A hearing scheduled for Nov. 21 before Orange County Supreme Court Justice Robert Onofry was adjourned until Dec. 12 to allow the county Department of Social Services, which has temporary guardianship of Marina, to secure her past medical records, which Blagodar at first refused to provide.
About a year ago, the family moved to the Town of Crawford. The spacious house and yard offered fresh air and quiet that their Brooklyn apartment could not. Blagodar found a doctor to provide regular care for Marina in Monroe; Max enrolled at Pine Bush High School, made friends and played football.
As part of Marina’s care, Blagodar said, she brought her daughter to ORMC for check-ups – the last one was in early October, and the doctors and nurses there couldn’t have been kinder, Blagodar said. Two weeks later, on Oct. 17, Marina’s blood pressure became dangerously low, and she returned to the hospital, with Blagodar at her side day and night.
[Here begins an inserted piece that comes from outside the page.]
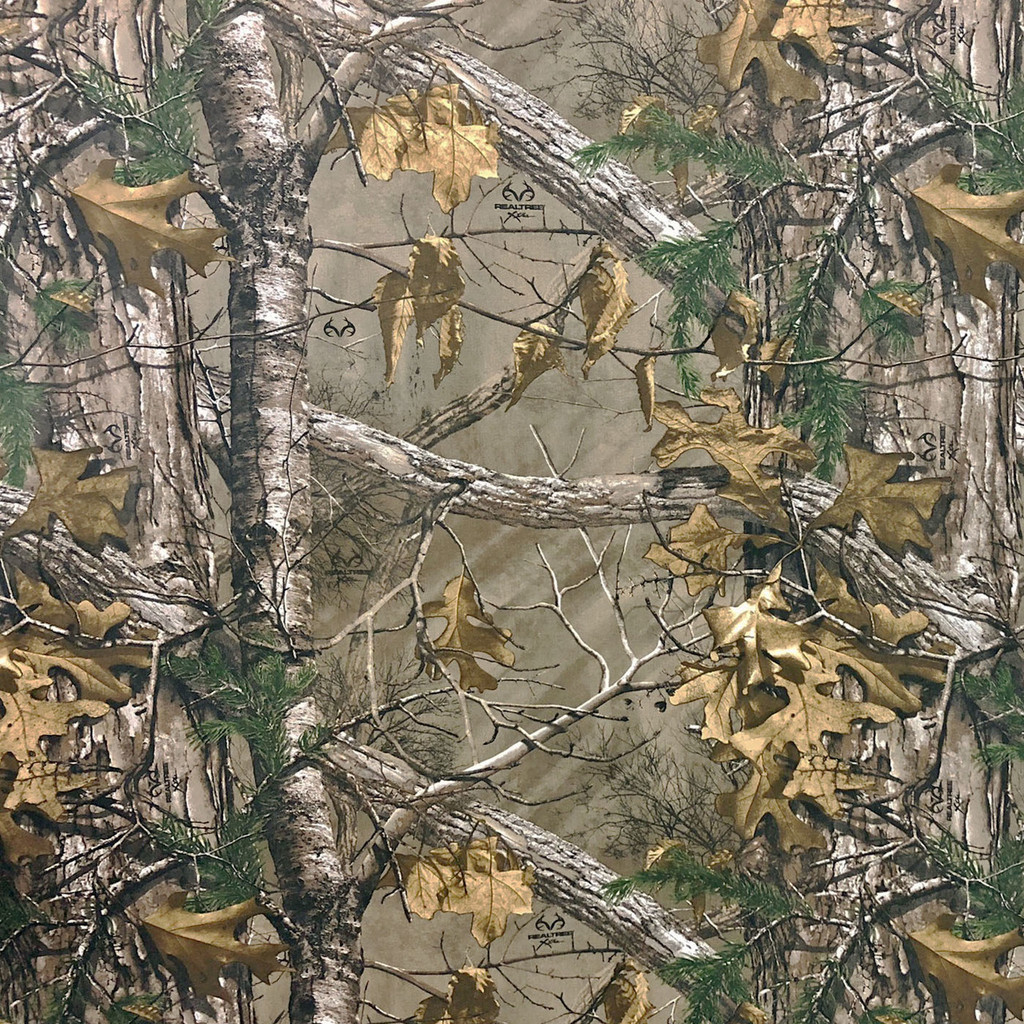 realtree camo cotton xtra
Her condition improved to the point where discharge papers were being prepared, and a hospital bed was ordered to be brought to Blagodar’s home, according to Blagodar. But court records related to the guardianship petition cite otherwise: Marina had pressure ulcers with bone exposure, severe sepsis with septic shock, pneumonia, a urinary-tract infection, and gastrointestinal hemorrhage. Also, Blagodar refused to release previous medical records, and interfered with nurses providing care, court papers stated.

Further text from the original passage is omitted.